Nice to see you back Mark ! 

fortunately that crack's not in a load bearing area, it would be nice if you could somehow move the aluminum back to close the crack and make an inside only repair.  if you can live with the crack visible, i don't see why an inside repair shouldn't work well.  fwiw and i'm not suggesting this, but I had a K3 with a extremely well done JB weld repair in the counter shaft sprocket.  i don't have time to describe the repair, it was dated, but very solid and no trouble i could see from it.  because the repair was so well done and looked in excellent shape, i decided to leave it alone, it did not leak oil

I'd set that case up in the mill and run a dial indicator over different planes to see what you got. 

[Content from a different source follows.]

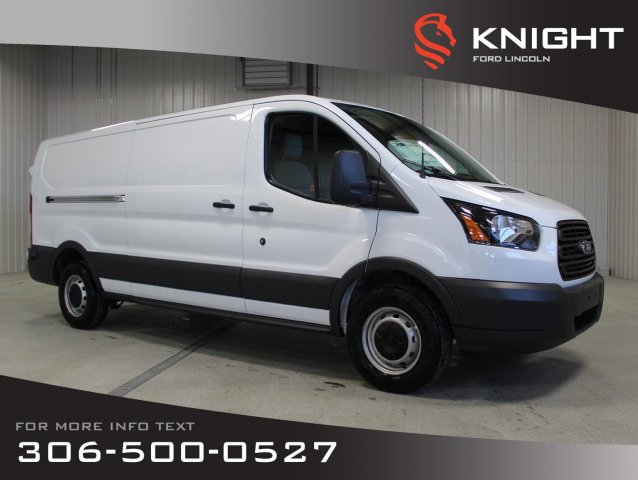New 2018 Ford Transit Van T-150 LOW RF RWD Full-size Cargo Van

how deep are the sanding cuts ?  i can't imagine, if necessary, taking a few thousandths off the top of the case, at least to clean it up a bit, would create any problems.  The only measurement i can think of would  be affected would be the distance between centers of crank/cam shafts, i would think there's quite a bit of forgiveness allowed by the cam chain tensioner for any amount of extra slack created by removing a few thou from the case.

as far as filling the cuts goes, i do know there's epoxy or the like aluminum repair products out there, i don't have any first hand experience with them.  with the gasket sitting against a uniformly reasonably smooth surface i don't know why some "plastic" metal repair couldn't be used to fill the cuts.  or JB Weld for that matter.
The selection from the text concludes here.